Kurst's #1 job in our raids was to take a hold of a boss and keep it there. Kurst's threat, however, was an ongoing issue. He had a history of not being able to keep bosses off of DoDers with the highest damage output, and I urged him to refine his technique. He practiced. He researched. He came prepared each night to demonstrate growth. Whatever improvement he made in the threat production department was minimal, if any at all. Against better judgement, I continued to encourage him and watched my best players continued to pull mobs off him. My reward for backing Kurst was having to listen to the dead DPS complain to me after the raid. They felt it was "stupid having to hold back" from unleashing their full power in fear of pulling a boss off of Kurst.
They were right.
Born Not Made
As we transitioned from TBC to WotLK and more warriors joined the fray, the critique of Kurst increased. When opportunity arose, I discreetly pinged the other warriors in an attempt to determine how they felt leadership stood. Are you getting your needs met? Is Kurst a valuable source of information and insight? Is he providing you with education, mentorship, new tricks and insights that might improve your own play? Their responses were disheartening.
Some warriors, like Abrinis and Jungard, were kind-hearted by nature, keeping them from responding negatively. They pointed out how much they liked Kurst and "thought he was a good guy," which did nothing to address my specific questions on Kurst's leadership. Others, like Omaric, were more acclimated to being honest about the sad truth -- truth that's often hard to admit. In exquisite detail, they would paint a picture of Kurst's fundamental failings in baseline knowledge, whether it be in his choice of gems, enchants, attack rotations, or other raid-related warrior mechanics.
"He's not still keyboard turning is he?" Omaric asked, a question I could only sigh in response to.
One of the expectations I made clear for the officers in Wrath was for each of them to keep their specific class forum thread updated, particularly where spreadsheets were involved. The raiding community often had theorycrafters building complex spreadsheets, and players used these to plug in their own stats, crunch the numbers, and maximize their play. While other officers actively engaged in these discussions with their respective guild members, Kurst required continual harassment to stay on top of his. Whether he was distracted by work or his new baby was unclear. What was clear was that the effort I was investing into an officer was increasing my load, not lightening it.

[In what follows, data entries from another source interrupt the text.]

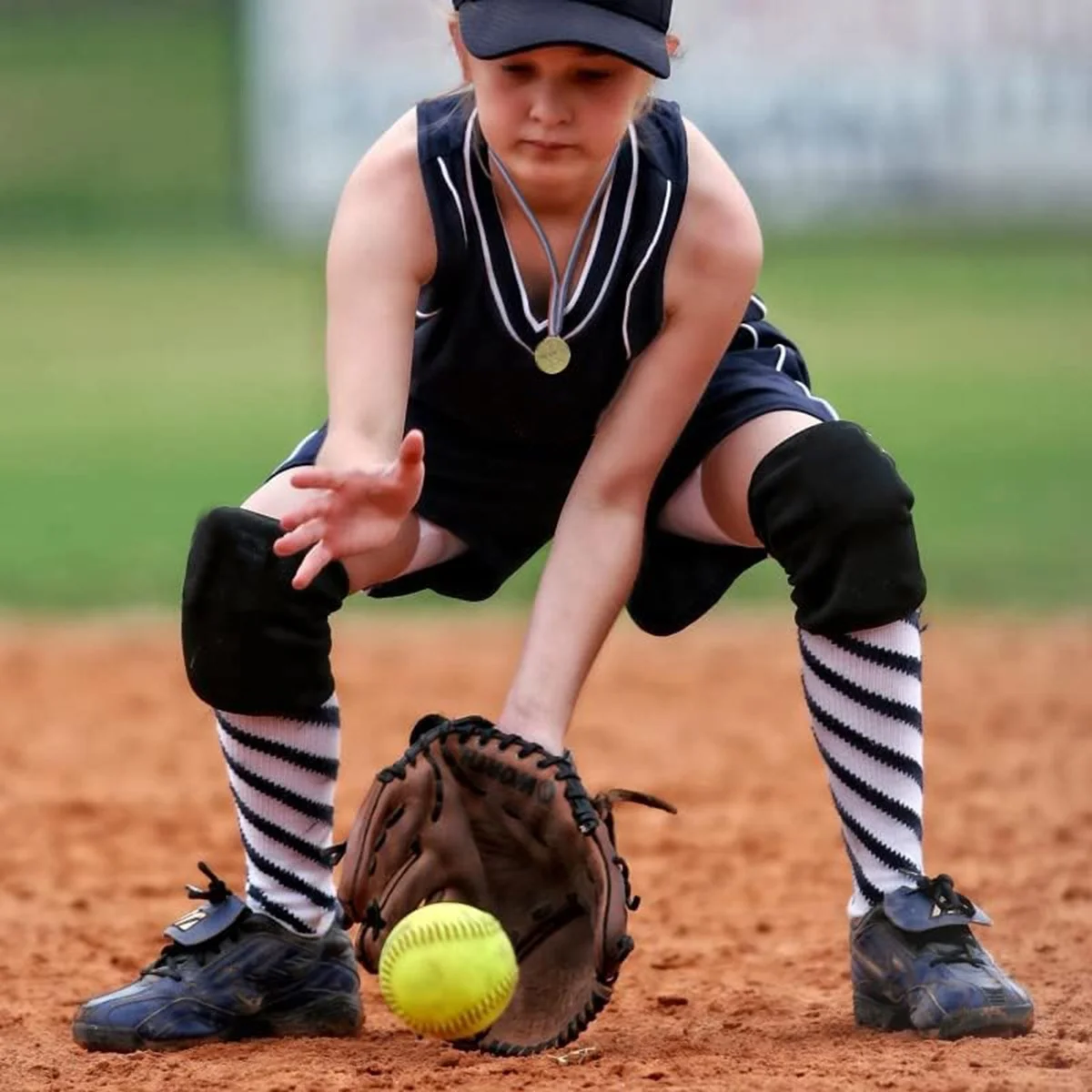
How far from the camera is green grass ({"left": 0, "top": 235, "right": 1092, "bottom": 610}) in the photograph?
28.2ft

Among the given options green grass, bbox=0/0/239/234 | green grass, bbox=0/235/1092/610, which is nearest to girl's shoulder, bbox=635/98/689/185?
green grass, bbox=0/235/1092/610

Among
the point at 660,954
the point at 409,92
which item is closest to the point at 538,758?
the point at 660,954

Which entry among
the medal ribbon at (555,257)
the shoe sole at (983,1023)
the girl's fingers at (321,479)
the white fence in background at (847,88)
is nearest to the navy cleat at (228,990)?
the girl's fingers at (321,479)

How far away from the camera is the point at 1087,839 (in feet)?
14.5

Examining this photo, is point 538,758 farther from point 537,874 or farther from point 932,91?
point 932,91

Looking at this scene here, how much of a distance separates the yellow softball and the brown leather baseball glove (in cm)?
9

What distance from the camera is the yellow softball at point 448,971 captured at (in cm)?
266

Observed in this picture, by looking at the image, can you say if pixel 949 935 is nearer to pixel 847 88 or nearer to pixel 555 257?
pixel 555 257

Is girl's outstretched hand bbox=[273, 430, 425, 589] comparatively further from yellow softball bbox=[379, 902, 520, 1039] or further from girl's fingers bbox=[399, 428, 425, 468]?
yellow softball bbox=[379, 902, 520, 1039]

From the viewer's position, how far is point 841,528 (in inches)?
111

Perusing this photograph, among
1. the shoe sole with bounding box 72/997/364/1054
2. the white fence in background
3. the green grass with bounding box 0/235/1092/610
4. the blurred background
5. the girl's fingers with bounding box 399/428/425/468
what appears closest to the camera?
the girl's fingers with bounding box 399/428/425/468

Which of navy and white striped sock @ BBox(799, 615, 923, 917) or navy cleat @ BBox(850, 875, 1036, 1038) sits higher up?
navy and white striped sock @ BBox(799, 615, 923, 917)

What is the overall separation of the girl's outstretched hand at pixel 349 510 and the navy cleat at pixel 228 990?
582 millimetres

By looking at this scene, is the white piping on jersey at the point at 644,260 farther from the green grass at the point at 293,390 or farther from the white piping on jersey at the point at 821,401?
the green grass at the point at 293,390
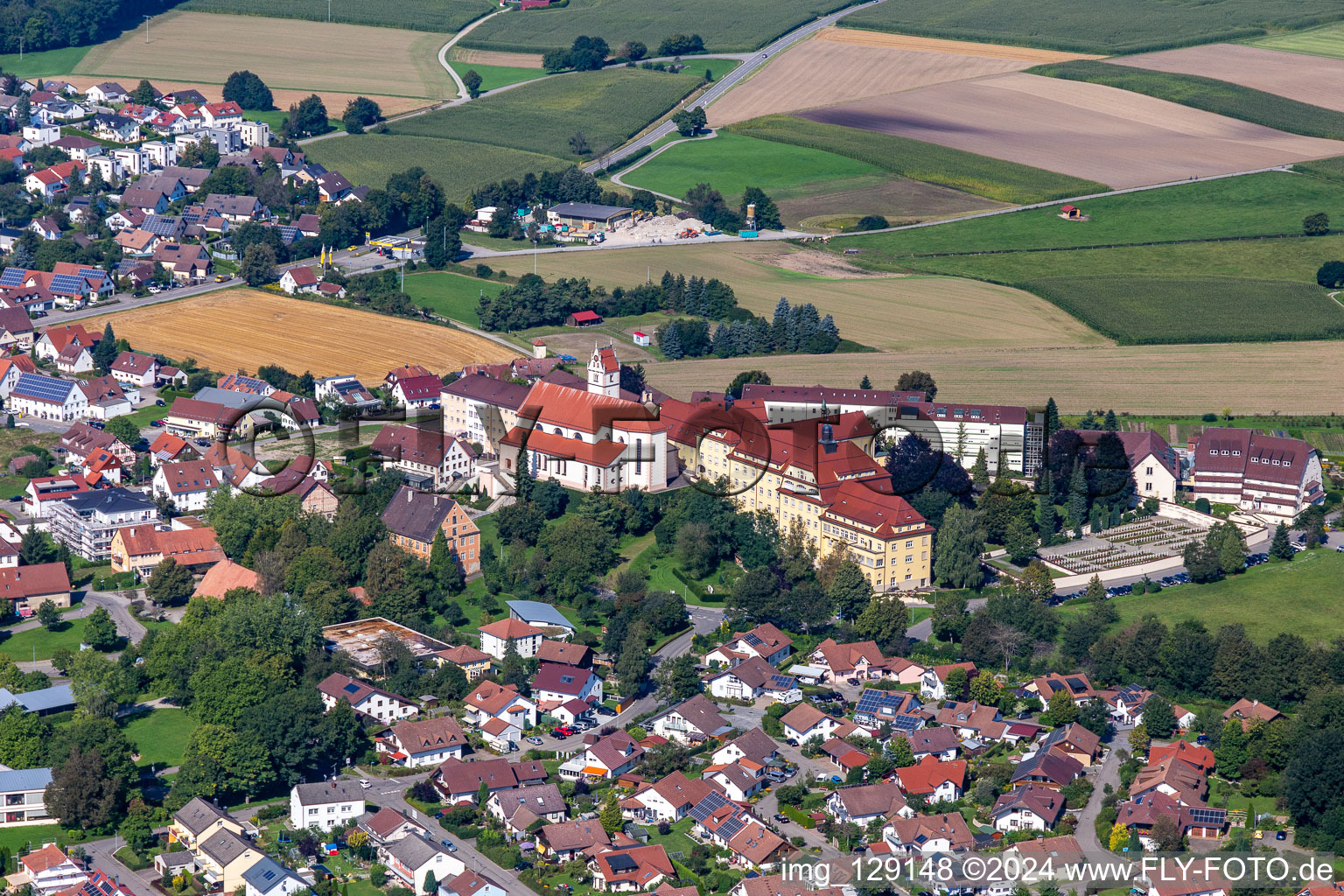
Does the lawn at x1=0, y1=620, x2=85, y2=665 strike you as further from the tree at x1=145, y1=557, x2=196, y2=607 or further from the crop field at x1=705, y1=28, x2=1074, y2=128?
the crop field at x1=705, y1=28, x2=1074, y2=128

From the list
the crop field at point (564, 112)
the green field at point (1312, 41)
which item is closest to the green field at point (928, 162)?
the crop field at point (564, 112)

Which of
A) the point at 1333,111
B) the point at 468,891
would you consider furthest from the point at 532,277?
the point at 1333,111

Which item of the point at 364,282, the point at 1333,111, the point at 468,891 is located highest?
the point at 1333,111

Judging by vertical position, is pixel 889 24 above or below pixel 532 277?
above

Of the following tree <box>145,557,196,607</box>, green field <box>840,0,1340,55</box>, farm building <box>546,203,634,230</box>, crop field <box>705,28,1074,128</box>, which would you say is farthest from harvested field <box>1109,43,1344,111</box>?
tree <box>145,557,196,607</box>

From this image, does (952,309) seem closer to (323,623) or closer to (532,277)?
(532,277)

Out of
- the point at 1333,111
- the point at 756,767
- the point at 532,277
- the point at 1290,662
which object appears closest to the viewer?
the point at 756,767
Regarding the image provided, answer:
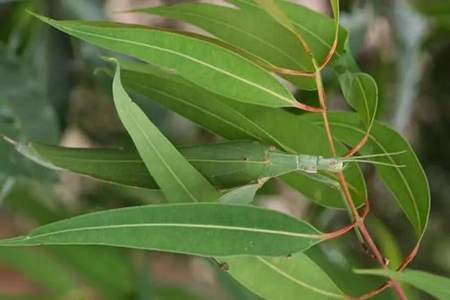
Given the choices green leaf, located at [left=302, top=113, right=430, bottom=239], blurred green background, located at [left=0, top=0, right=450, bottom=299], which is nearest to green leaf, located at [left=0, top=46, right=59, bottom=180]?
blurred green background, located at [left=0, top=0, right=450, bottom=299]

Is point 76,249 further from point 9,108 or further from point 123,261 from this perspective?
point 9,108

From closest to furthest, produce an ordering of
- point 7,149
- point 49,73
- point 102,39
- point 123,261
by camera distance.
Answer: point 102,39
point 7,149
point 49,73
point 123,261

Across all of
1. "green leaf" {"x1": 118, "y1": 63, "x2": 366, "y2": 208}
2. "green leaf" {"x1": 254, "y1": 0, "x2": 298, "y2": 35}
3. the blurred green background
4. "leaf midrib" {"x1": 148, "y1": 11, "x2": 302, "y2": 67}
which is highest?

Nevertheless, I remained optimistic about Kurst and hoped he would turn things around. In retrospect, I consider many of these to be rote -- things that could be practiced and improved upon. Kurst seemed passionate about the class; surely, logic dictated that diving in to the warrior with greater gusto would lead to more knowledge, more sharing, and in turn, more forum updates.
I hoped leadership would eventually emerge. What emerged instead, were social missteps.